My first novel was about Cystic Fibrosis, and I later wrote another novel about it.
Then we moved again. I tried staying involved with Cystic Fibrosis, but I missed the Atlanta Cystic Fibrosis community. I felt disconnected to the Nashville one, and the whole Cystic Fibrosis passion slowly faded from my life.
Then in my last year of college, I was playing around on American Online chat rooms. I saw a room called CF. I thought it MIGHT be about Cystic Fibrosis, so I went inside. It ended up that it WAS about Cystic Fibrosis. I chatted a bit, and then started rambling on about going to the Cystic Fibrosis camp; and I blabbed on and on about Jewish stuff. Judaism was my passion then. I think I talked about how moving to a new place messed up my obsession because I became attached to a certain community. I was soon leaving college, and I worried about fitting in with a new Jewish community. I worried another passion would fade from my life.
Basically, I think I dominated the conversation in the chat room with my self-centered blabbering.
What I didn't know is that transcripts of the chat room were sent to all these CF families. I ended up getting an email from this woman saying she had four sons who went to the camp, they're Jewish, AND one of her sons lives in NYC. I had also rambled on and on about maybe going to school in NYC.
She gave me her sons' email addresses. I didn't quite remember any of them, but I wrote to them anyway. They didn't respond....at least not immediately.
Then one finally wrote back. His name was Tim. He didn't have Cystic Fibrosis, but his three younger adopted brothers did.
I loved his email. The guy had a great sense of humor.
I wrote back.
He wrote back.
We kept writing back and forth.
Tim helped me remember who he was, because my camp memories were a bit vague. What helped was when he revealed he was Asian. There weren't many Asians at the camp.
I developed a little crush on my new email-pal. And I loved that I could show him this side of myself. At camp, I was extremely shy. Now I was more outgoing, and I was especially outgoing via email.

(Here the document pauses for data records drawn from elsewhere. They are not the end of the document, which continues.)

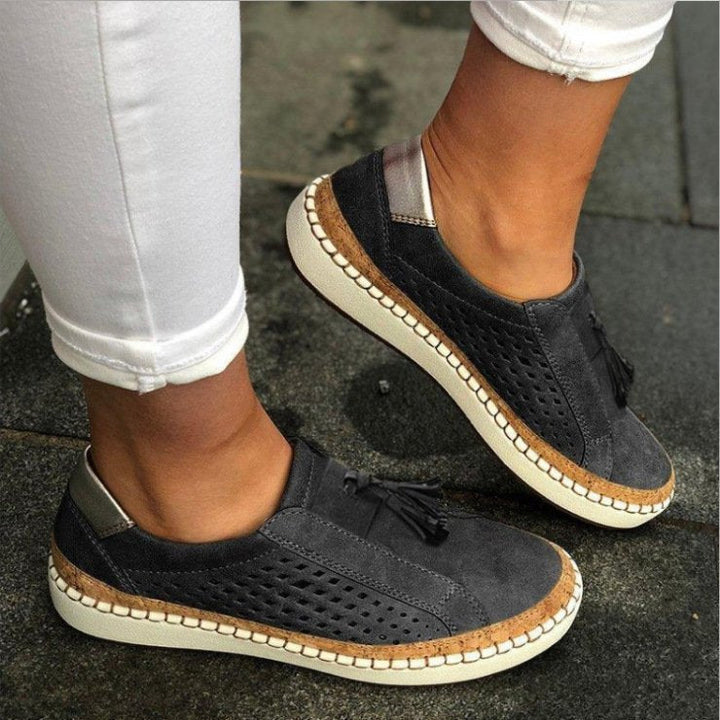 Mirla | Slip-On Sneaker med tofsdetalj-Eva Jonsson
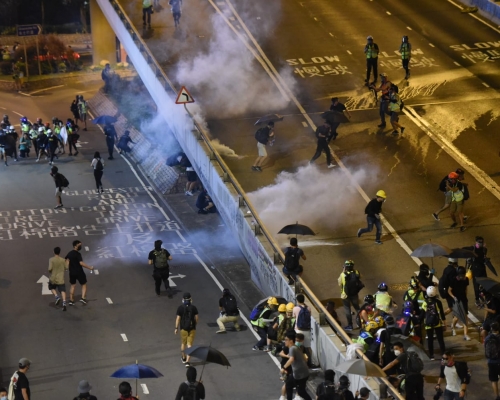 防暴警察驅散示威者。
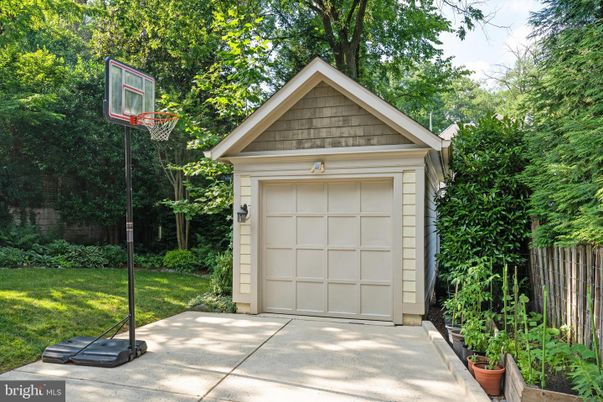 Detached Garage, Exterior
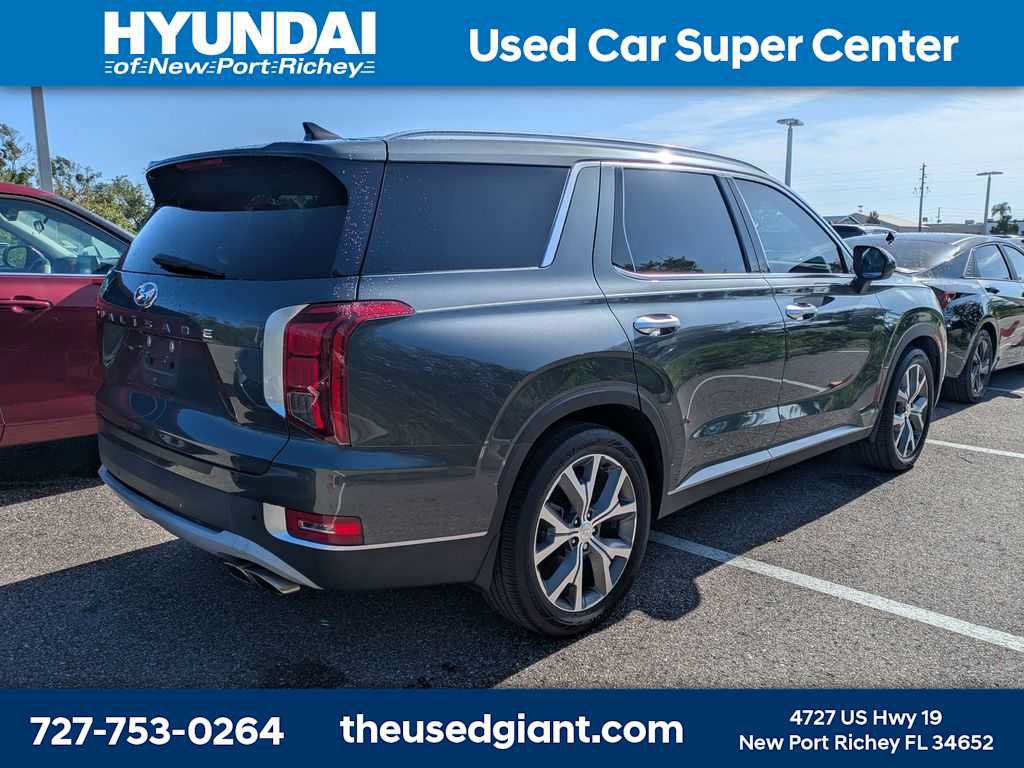 Used 2021 Hyundai Palisade SEL w/ Premium Package FWD image 2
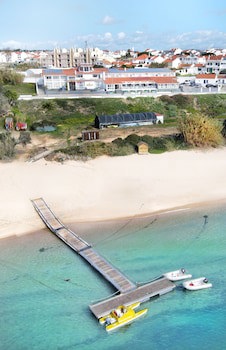 Hs Milfontes Beach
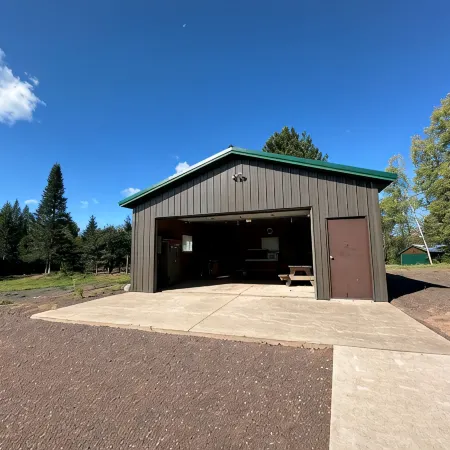 Cozy 1-bedroom cabin with AC, WiFi & garage in charming Ironwood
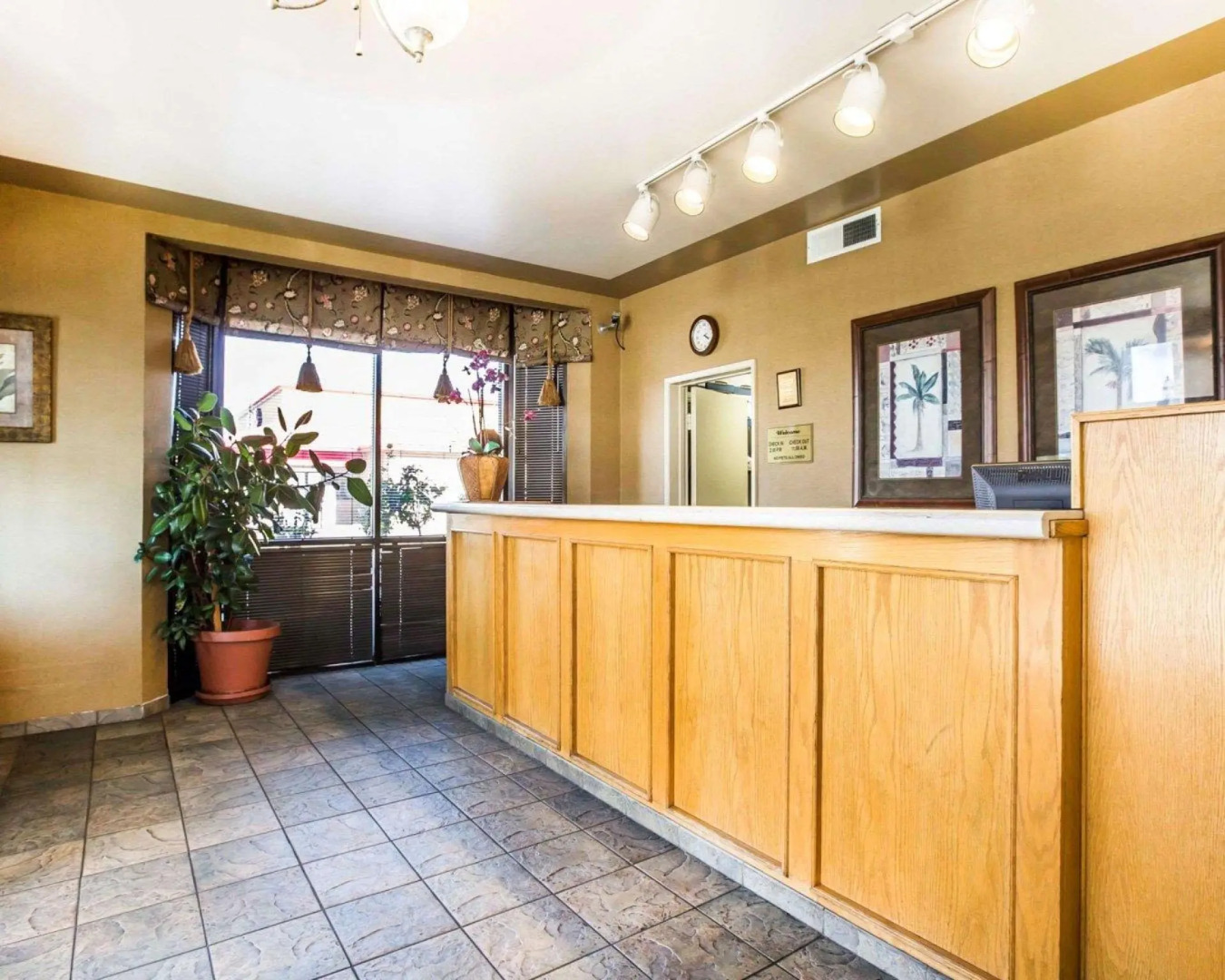 California Inn and Suites Bakersfield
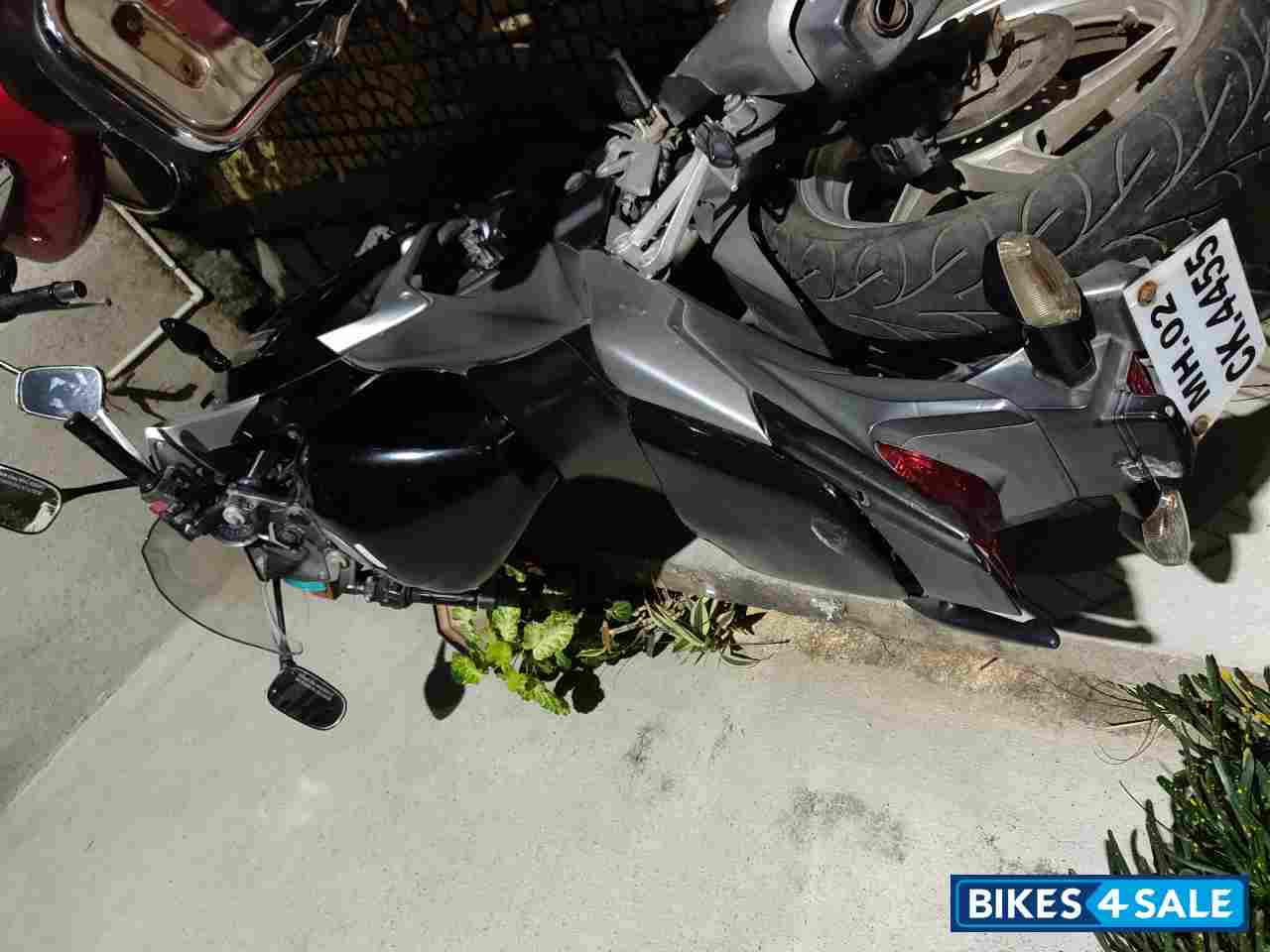 Black Honda CBR 250R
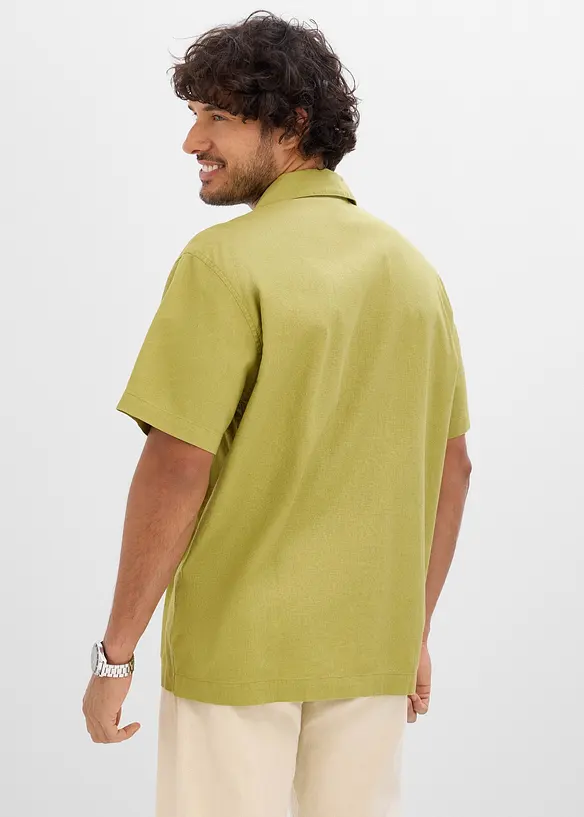 Kurzarmhemd aus Leinen-Mix in Loose Fit in grün von hinten (im Anschnitt) - bonprix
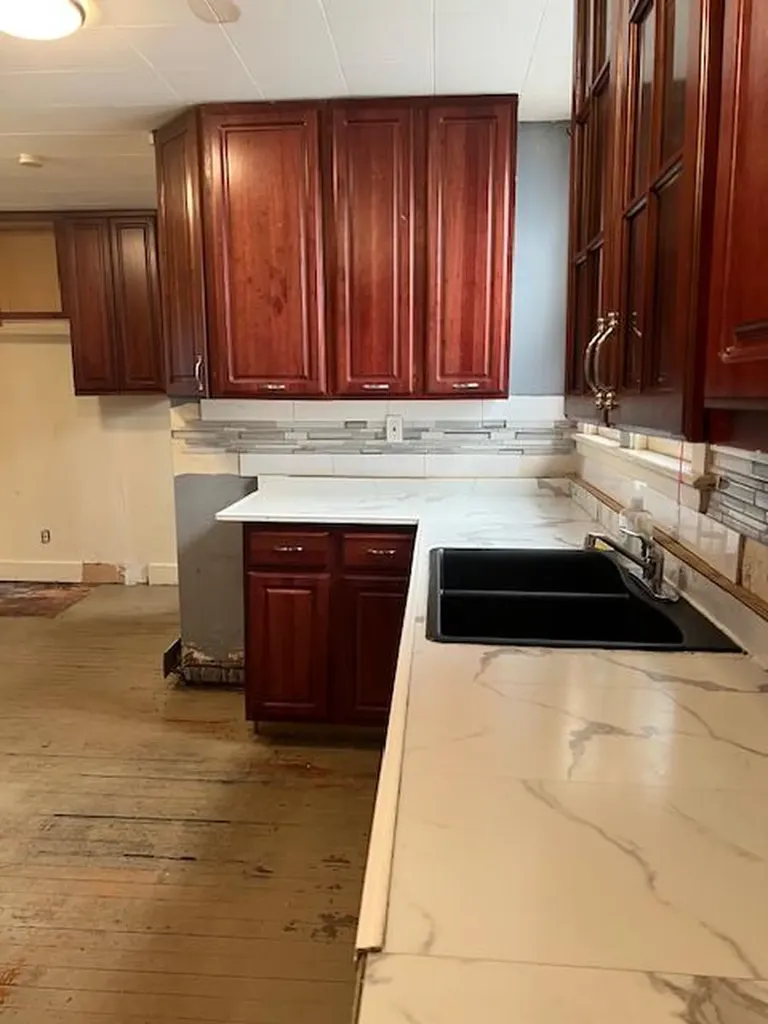 47 Gifford Avenue Poughkeepsie NY 12601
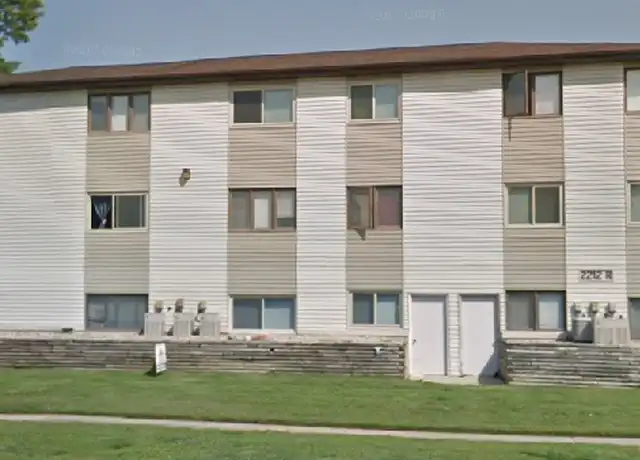 Property at 2212 R St Unit 10, Lincoln, NE, 68503, 2 beds, 1 bath, [object Object]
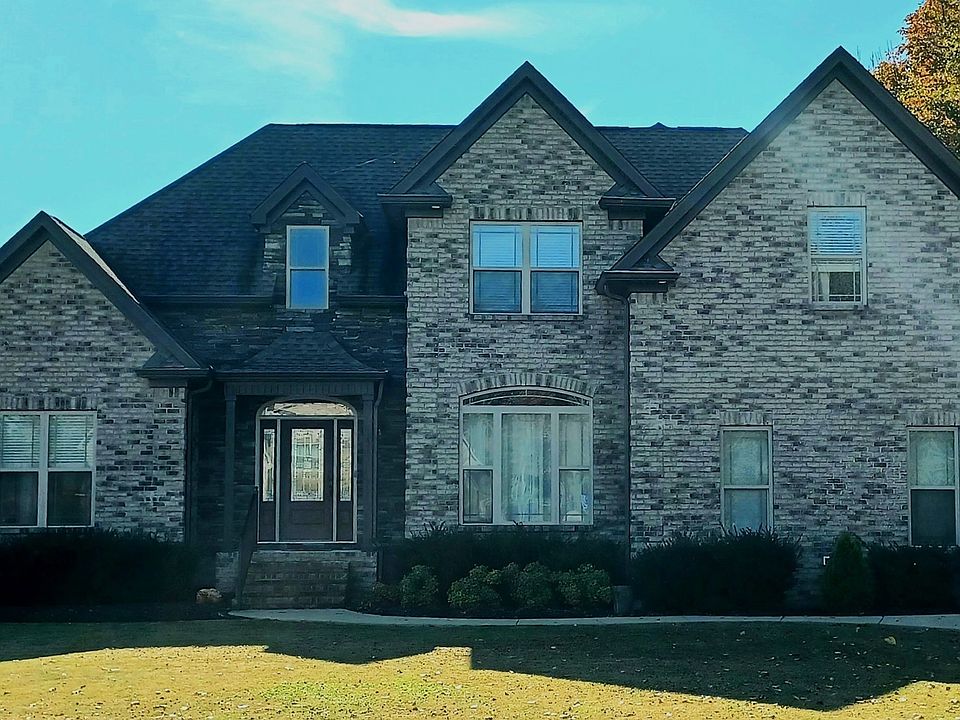 1st image of 2226 Richard Garrett Dr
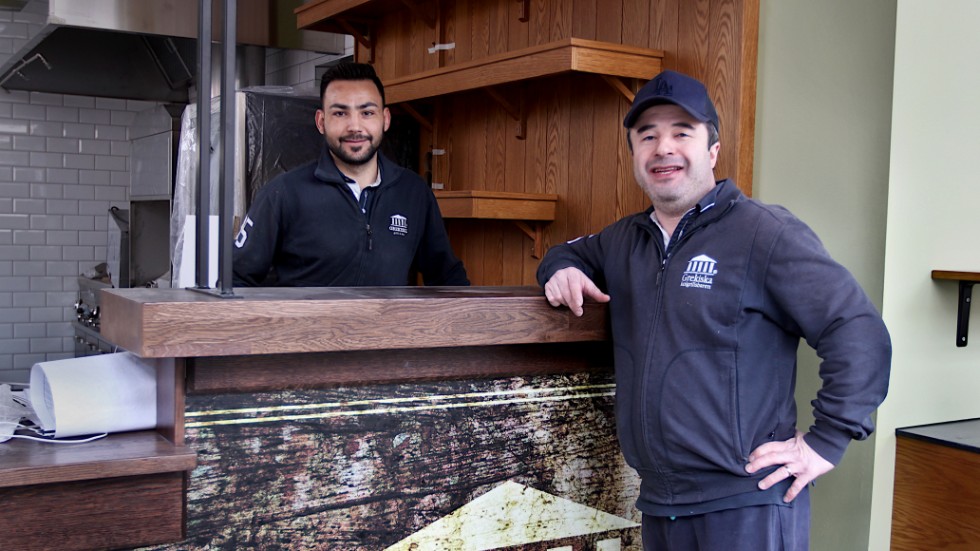 ”Enköping och hela Mälardalen är en intressant marknad för oss. Vi tror att det finns utrymme för en grekisk restaurang i Enköping” säger Daod Kass Yosef (th), projektledare för Enköpingsrestaurangen här med restaurangchef Safwan Aladdullah.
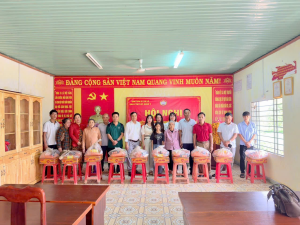 Trung tâm Phục vụ Hành chính công xã Tân Lợi, tỉnh Đồng Nai trao quà  Trao quà cho các hộ khó khăn trên địa bàn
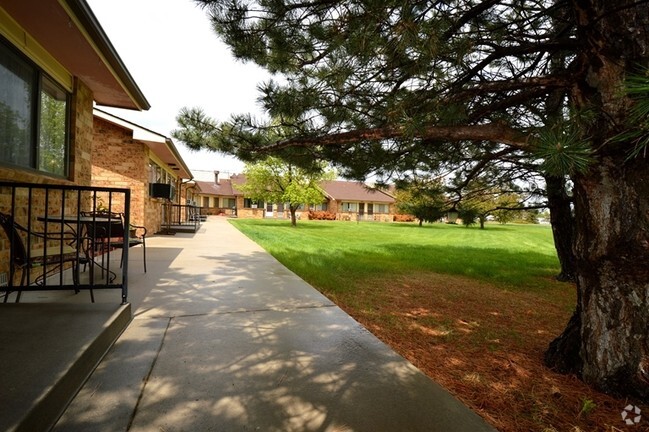 Building Photo - Golden Oaks Apartments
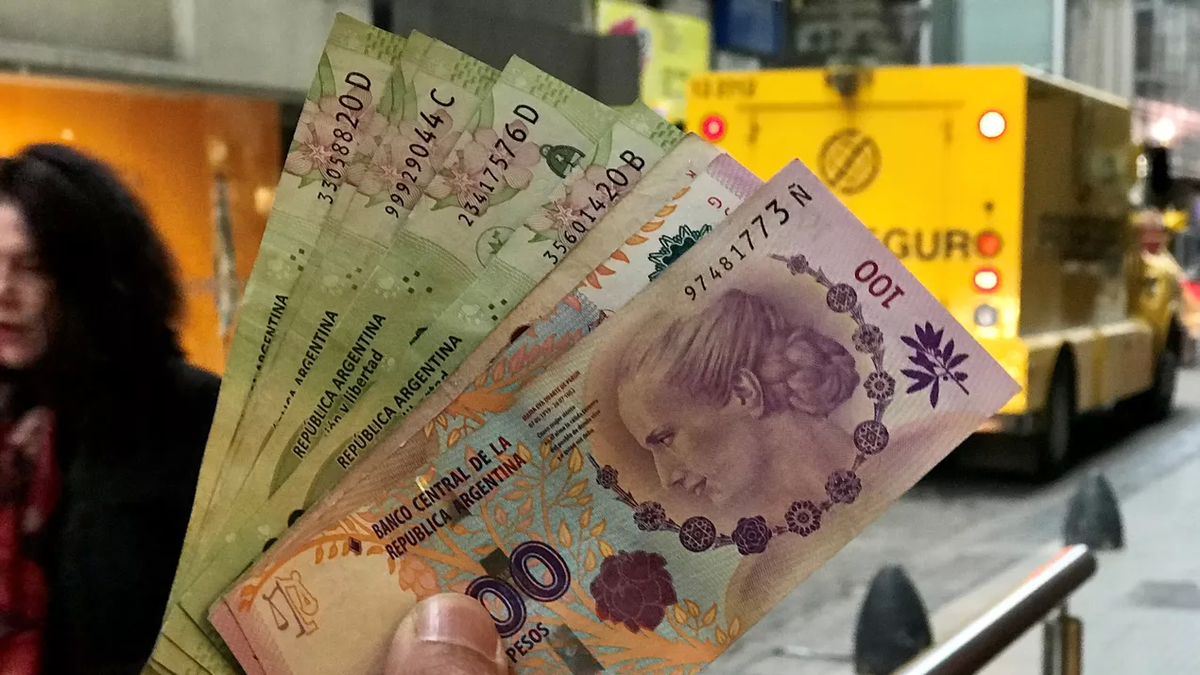 The Argentine peso is also devalued in Uruguay, how much do exchange houses pay?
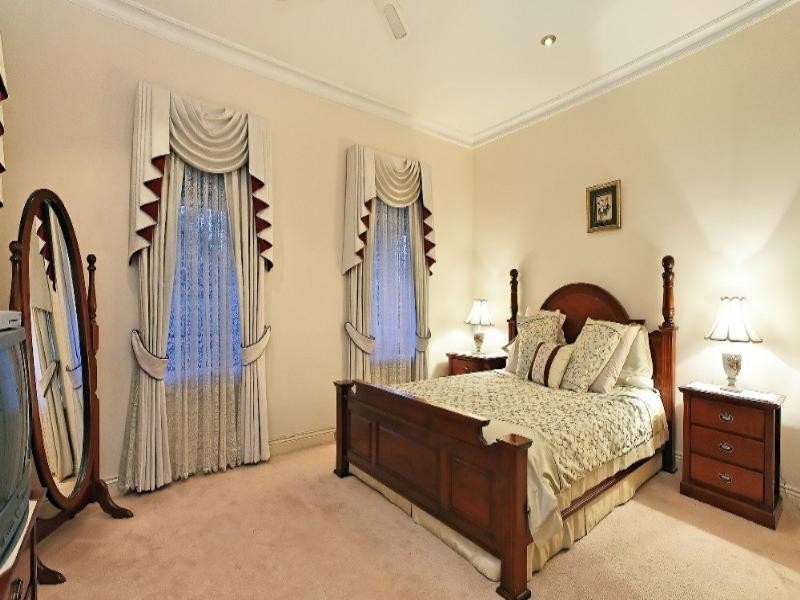 69 Vista Crescent, Rowville VIC 3178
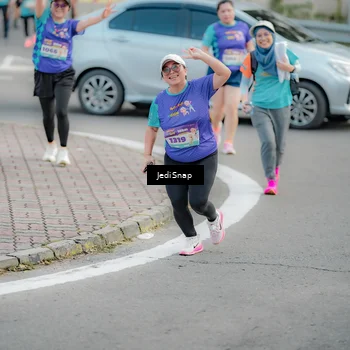 Runner Photo 8328764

We kept writing for a few months. Then one night he called me. He greatly disappointed me when he ended the conversation by saying he'd call me again in a few weeks. I didn't want to wait that long! But he ended up calling me the next day again...or a the day after. I was so happy.
My parents said we had a wedding to go to in New York. This gave me an excuse to see Tim in real life. I was so excited. Then the trip was canceled. I decided to be extremely bold, and said I'd go off to see Tim anyway. Tim was nice and didn't think I was some awful stalker person. He later told me that he had no idea I had a crush on him. He thought I just wanted a mini camp reunion thing.
I went to New York. I stayed at Tim's house. I wondered if the feelings I felt were mutual. I worried that they weren't. But Tim slowly let on that he might like me. That was nice.
To make a long romantic story short.....
We started dating. We got married. We had a child.
Sometimes I look at Jack and think I have you because of Alex. I might not be obsessed with Cystic Fibrosis anymore, but I was left with some wonderful gifts. I gave my time, money, and energy to Cystic Fibrosis. But I got SO much more back in return.
Now I have Australia. That hasn't brought me a husband or child, but it has brought me wonderful friendships. Some of the friends are Australian, and some are not. Sometimes it's just a matter of my love for Australia putting me in certain places (or blogs) and I end up meeting people. If I hadn't loved Australia, I probably wouldn't have gone to certain websites, and I probably wouldn't have met one of my best friends.
If I didn't love Australia, I might never have read books about Bindy Mackenzie and her classmates. That would be a HUGE loss.